Article:
I think YES because points are 100-200-300 as in Beginner contest

http://www.timeanddate.com/worldclock/fixedtime.html?iso=20200711T2100&p1=248
Check this link contest starts at 5:30 pm in India

No it is fine. It is at usual 5:30 PM IST and CF round starts at 8:35 PM IST.

It doesn’t collide. This one ends about an hour and a half before the div2 starts.

See you on the scoreboard!

IT'S 3RD

You can suppose that all the camels isn't among the first ki .

Then just greedy to consider which one is among the first ki in different cases : l<r,l>r

how did you solve D? can you share your code please or article about concepts that you used.

You can use s2 = s1 + x(1) and so on....so you get: 2(s1+u1+n1+k1+e1)+x1+x2+x3+x4+x5 <= N, and we want sum x1*x2*x3*x4*x5, this can be calculated using coefficient of x^N in: (1+x^2+x^4.....)^5*(x+2*x^2+3x^3....)^5*(1+x+x^2....)

I used Berlekamp Massey.

You don't had to ig... Brute force would suffice..

the trick was to just precalculate those big numbers modulo the bitcount

After just one operation ,no matter what X is intially, X will become <200000. Now just precalculate answers for all y<200000. To find what X will become after first operation i.e after inverting a bit ,use modexp.

In the first step you have to calculate a large number modulo $$$x$$$, where $$$x$$$ is the number of set bits. Note that, the large number is a sum of some powers of two, so just add those powers of two modulo $$$x$$$, can be done in $$$O(n)$$$ or $$$O(nlogn)$$$. One simple observation on the problem is, once you toggle a bit $$$x$$$ increases or decreases by one. So first calculate two values, one is the large number modulo $$$x-1$$$ and the other being large number modulo $$$x+1$$$. After that for each of the toggled bit its easy to do the operation once. After that whatever number you get is going to be less than $$$n$$$. Then as you've mentioned proceed normally.

There are only two possible bitcounts (the original plus one and the original minus one).

Do this: Copy the contest thread word for word from "I think YES" to "8:35 PM IST.". The listing is separate material with no connection to the contest thread above.

Dataset:

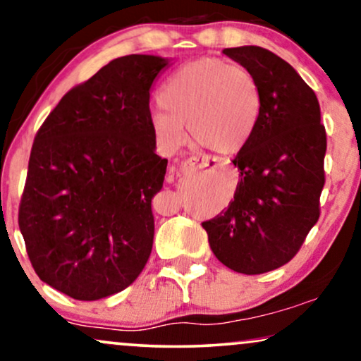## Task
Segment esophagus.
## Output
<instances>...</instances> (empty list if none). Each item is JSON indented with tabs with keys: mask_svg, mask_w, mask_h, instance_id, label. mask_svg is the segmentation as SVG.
I'll return each instance as SVG.
<instances>
[{
	"mask_svg": "<svg viewBox=\"0 0 361 361\" xmlns=\"http://www.w3.org/2000/svg\"><path fill=\"white\" fill-rule=\"evenodd\" d=\"M216 165H219V161L216 160V158H211L208 155L191 157L185 161V168H188V170H203V168L216 166Z\"/></svg>",
	"mask_w": 361,
	"mask_h": 361,
	"instance_id": "esophagus-1",
	"label": "esophagus"
}]
</instances>
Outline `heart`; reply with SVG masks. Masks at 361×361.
<instances>
[{
	"label": "heart",
	"instance_id": "1",
	"mask_svg": "<svg viewBox=\"0 0 361 361\" xmlns=\"http://www.w3.org/2000/svg\"><path fill=\"white\" fill-rule=\"evenodd\" d=\"M150 115L152 130L168 150L191 137L221 155L236 153L251 140L262 109L256 77L246 67L218 57H201L180 67L160 92Z\"/></svg>",
	"mask_w": 361,
	"mask_h": 361
}]
</instances>
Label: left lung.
<instances>
[{
    "mask_svg": "<svg viewBox=\"0 0 361 361\" xmlns=\"http://www.w3.org/2000/svg\"><path fill=\"white\" fill-rule=\"evenodd\" d=\"M223 52L256 77L262 109L233 160L234 200L201 226L219 262L254 276L289 262L319 219L326 135L315 92L289 62L259 46Z\"/></svg>",
    "mask_w": 361,
    "mask_h": 361,
    "instance_id": "1",
    "label": "left lung"
}]
</instances>
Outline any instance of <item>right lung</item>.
<instances>
[{
	"instance_id": "add662e5",
	"label": "right lung",
	"mask_w": 361,
	"mask_h": 361,
	"mask_svg": "<svg viewBox=\"0 0 361 361\" xmlns=\"http://www.w3.org/2000/svg\"><path fill=\"white\" fill-rule=\"evenodd\" d=\"M171 59L110 61L69 90L32 145L19 229L42 282L75 300L127 289L153 244L152 198L166 158L155 153L150 90Z\"/></svg>"
}]
</instances>
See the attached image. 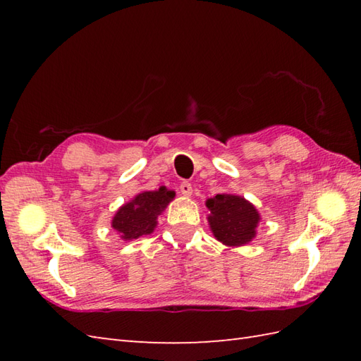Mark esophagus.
Listing matches in <instances>:
<instances>
[{"mask_svg":"<svg viewBox=\"0 0 361 361\" xmlns=\"http://www.w3.org/2000/svg\"><path fill=\"white\" fill-rule=\"evenodd\" d=\"M180 192H181L183 195L189 197L190 194H192V185H190L189 181H183L181 185H180Z\"/></svg>","mask_w":361,"mask_h":361,"instance_id":"1","label":"esophagus"}]
</instances>
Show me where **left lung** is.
<instances>
[{"instance_id": "obj_1", "label": "left lung", "mask_w": 361, "mask_h": 361, "mask_svg": "<svg viewBox=\"0 0 361 361\" xmlns=\"http://www.w3.org/2000/svg\"><path fill=\"white\" fill-rule=\"evenodd\" d=\"M206 206L211 211L208 220L217 240L229 247H240L256 235L259 214L245 198L217 194Z\"/></svg>"}]
</instances>
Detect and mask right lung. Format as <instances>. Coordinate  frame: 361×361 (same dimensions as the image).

Completed task:
I think YES because points are 100-200-300 as in Beginner contest

http://www.timeanddate.com/worldclock/fixedtime.html?iso=20200711T2100&p1=248
Check this link contest starts at 5:30 pm in India

No it is fine. It is at usual 5:30 PM IST and CF round starts at 8:35 PM IST.